--- Data shown ---

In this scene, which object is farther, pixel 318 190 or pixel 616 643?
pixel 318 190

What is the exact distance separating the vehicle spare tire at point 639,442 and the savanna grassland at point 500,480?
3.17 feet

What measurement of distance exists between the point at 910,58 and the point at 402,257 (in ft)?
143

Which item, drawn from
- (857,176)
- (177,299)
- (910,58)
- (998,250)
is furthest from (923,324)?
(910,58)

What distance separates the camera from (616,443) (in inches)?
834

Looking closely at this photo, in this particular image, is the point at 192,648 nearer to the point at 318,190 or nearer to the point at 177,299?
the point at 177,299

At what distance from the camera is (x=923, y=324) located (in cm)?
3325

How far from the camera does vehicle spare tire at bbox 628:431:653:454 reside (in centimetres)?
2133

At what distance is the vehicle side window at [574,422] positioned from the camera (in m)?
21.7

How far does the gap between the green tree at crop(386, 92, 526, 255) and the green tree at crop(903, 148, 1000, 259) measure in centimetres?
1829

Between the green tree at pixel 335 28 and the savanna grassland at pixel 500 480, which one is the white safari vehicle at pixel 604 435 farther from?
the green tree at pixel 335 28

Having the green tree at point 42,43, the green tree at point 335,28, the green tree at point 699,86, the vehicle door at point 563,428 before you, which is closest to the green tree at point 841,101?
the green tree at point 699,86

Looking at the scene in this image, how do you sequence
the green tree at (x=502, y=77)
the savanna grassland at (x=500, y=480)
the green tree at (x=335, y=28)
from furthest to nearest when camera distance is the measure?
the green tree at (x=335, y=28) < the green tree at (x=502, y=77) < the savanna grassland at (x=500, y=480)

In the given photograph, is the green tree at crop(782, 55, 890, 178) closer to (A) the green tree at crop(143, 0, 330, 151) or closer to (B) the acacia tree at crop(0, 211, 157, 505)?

---

→ Request:
Reproduce the lines beginning with the line containing "Having the green" and ending with the line containing "the green tree at (x=335, y=28) <", both included.

→ Result of this task:
Having the green tree at point 42,43, the green tree at point 335,28, the green tree at point 699,86, the vehicle door at point 563,428 before you, which is closest to the green tree at point 841,101?
the green tree at point 699,86

Looking at the scene in this image, how do you sequence
the green tree at (x=502, y=77)
the savanna grassland at (x=500, y=480)
the green tree at (x=335, y=28)
from furthest to nearest when camera distance is the measure?
the green tree at (x=335, y=28) < the green tree at (x=502, y=77) < the savanna grassland at (x=500, y=480)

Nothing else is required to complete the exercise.